━━━━━ SOURCE PASSAGE ━━━━━

Activation lock for phones was demonstrably effective at reducing theft of the products it was applied to, so _if_ theft of tractors is an issue this seems like a good thing, _if_ JD is also willing to commit to/legally required to maintain the activation service.
My phone (a samsung s21 ultra) was snatched from my hand while I was using it to check google maps in Barcelona. I tried to remote wipe it 5 minutes later at my hotel but it had already been disconnected. So the thief was very quick at removing the sim card.
I checked online since and it seems that even with the advent activation lock, there's still a lot of phone thefts in some countries. They just sell the spare parts and can make 100 to 200 euros between the screen and battery.
I'd imagine with John Deere tractors, there's quite a few parts that could be resold so an activation lock wouldn't necessarily reduce the value by that much.
I'm not sure is the best analogy. Perhaps it wouldn't reduce the value, but I don't see how you move a tractor that wont start (unless you want the owner standing beside you while you hack).
Unfortunately commonplace in Barcelona. A thief that is caught will only get a small fine for thefts under 400€ even if it's the 1000th time. So the chance of a fine is just taken as the cost of doing 'business' by these professional pickpocketing gangs.

━━━━━ STORED DATA ━━━━━

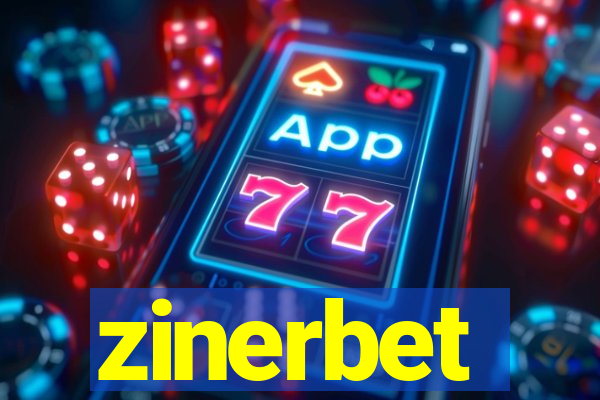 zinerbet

━━━━━
━━━━━ STORED DATA ━━━━━

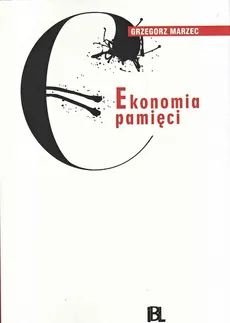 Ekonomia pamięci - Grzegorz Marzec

━━━━━

- _EXERCISE DETAILS_: Write out, word for word, the part of the discussion on activation lock and theft from "Unfortunately commonplace in" to "professional pickpocketing gangs.".

- _ANSWER BOX_:
Unfortunately commonplace in Barcelona. A thief that is caught will only get a small fine for thefts under 400€ even if it's the 1000th time. So the chance of a fine is just taken as the cost of doing 'business' by these professional pickpocketing gangs.